Closed danielmatz closed 2 years ago
That error means that the Julia executable binary has not been found on the remote host. To use the remote REPL, you need to have Julia installed remotely, and whatever shell you run when you ssh to the remote host has to be able to find julia-snail-executable
. The default should work if julia
is on the remote host’s login shell’s PATH
. So when you say that which julia
works, do you mean it works on the local or the remote host?
Note that you can set julia-snail-executable
per-project using .dir-locals.el
, so it’s not necessarily a global setting.
Setting julia-snail-executable
to the full path to my remote julia
worked! I'm not sure why it wasn't finding it on the PATH
. When I was talking about which julia
, that was indeed on the remote host.
Maybe it's because of the distinction between interactive, non-interactive, login, and non-login shells? See this discussion — https://unix.stackexchange.com/questions/38175/difference-between-login-shell-and-non-login-shell — and I was being sloppy upthread when I said it has to be on the login shell's path.
Snail just opens an ssh tunnel to the remote host. I'm not 100% sure what kind of shell that spins up (login? interactive?), but it probably does not run the same startup file that your normal interactive login shell does. As a quick test, you can try doing something like ssh myhost 'echo $PATH'
or ssh myhost 'which julia'
and see if that gives a reasonable output.

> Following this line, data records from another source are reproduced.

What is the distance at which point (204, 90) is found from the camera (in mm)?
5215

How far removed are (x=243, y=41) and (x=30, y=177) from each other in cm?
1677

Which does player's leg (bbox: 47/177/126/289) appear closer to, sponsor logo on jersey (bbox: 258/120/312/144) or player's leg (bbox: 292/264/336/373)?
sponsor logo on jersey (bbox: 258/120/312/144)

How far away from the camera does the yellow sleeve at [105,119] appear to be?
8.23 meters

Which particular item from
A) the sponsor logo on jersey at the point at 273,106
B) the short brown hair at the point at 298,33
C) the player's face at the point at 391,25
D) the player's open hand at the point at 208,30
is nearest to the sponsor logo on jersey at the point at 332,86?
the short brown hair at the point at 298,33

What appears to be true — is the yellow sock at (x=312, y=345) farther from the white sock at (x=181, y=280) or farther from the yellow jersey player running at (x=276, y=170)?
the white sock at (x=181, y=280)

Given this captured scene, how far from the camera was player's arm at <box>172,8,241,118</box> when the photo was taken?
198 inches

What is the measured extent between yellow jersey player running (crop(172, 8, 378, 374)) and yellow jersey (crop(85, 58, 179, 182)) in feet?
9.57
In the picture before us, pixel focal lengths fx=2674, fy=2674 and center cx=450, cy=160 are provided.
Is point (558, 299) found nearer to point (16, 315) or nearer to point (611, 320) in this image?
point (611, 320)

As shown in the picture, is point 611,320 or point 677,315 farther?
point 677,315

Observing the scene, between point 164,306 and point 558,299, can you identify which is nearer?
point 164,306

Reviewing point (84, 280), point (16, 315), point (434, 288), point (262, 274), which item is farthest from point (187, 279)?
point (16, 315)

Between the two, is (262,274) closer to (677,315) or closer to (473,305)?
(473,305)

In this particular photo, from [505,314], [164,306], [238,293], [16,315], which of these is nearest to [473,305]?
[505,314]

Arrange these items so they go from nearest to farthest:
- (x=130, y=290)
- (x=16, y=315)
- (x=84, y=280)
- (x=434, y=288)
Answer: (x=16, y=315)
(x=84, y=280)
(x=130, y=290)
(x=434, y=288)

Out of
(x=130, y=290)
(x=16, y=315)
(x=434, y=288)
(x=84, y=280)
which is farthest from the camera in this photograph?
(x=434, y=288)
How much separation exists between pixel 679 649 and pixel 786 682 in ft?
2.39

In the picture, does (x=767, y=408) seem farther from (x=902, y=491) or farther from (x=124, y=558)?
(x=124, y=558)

Yes, I think you are right. Doing ssh myhost 'which julia'
can't find julia
.
Should Snail honor tramp-remote-path
?
I looked at the manual entry for tramp-remote-path
(https://www.gnu.org/software/emacs/manual/html_node/tramp/Remote-programs.html) and it gave me the impression that it's just there to help Tramp itself find some basic utilities it needs to operate (like ls
). Since Snail works at a higher level, it doesn't seem to me like the right thing. But I'm willing to change my mind. Do you use tramp-remote-path
for something like this?
Well, I'll be... I guess I've always misunderstood that variable. I was thinking it was the reason that my shell-command
example where I ran which julia
on the remote host worked. But I think you were on the right track to begin with. TRAMP is starting up a shell (but with a different combination of interactive and login), and the shell's own configuration is what is allowing it to find the julia
executable... Sorry for pointing you in the wrong direction.
I was just trying to think of a way to allow julia-snail-executable
to be set to "julia"
and have it honor the remote host's PATH
.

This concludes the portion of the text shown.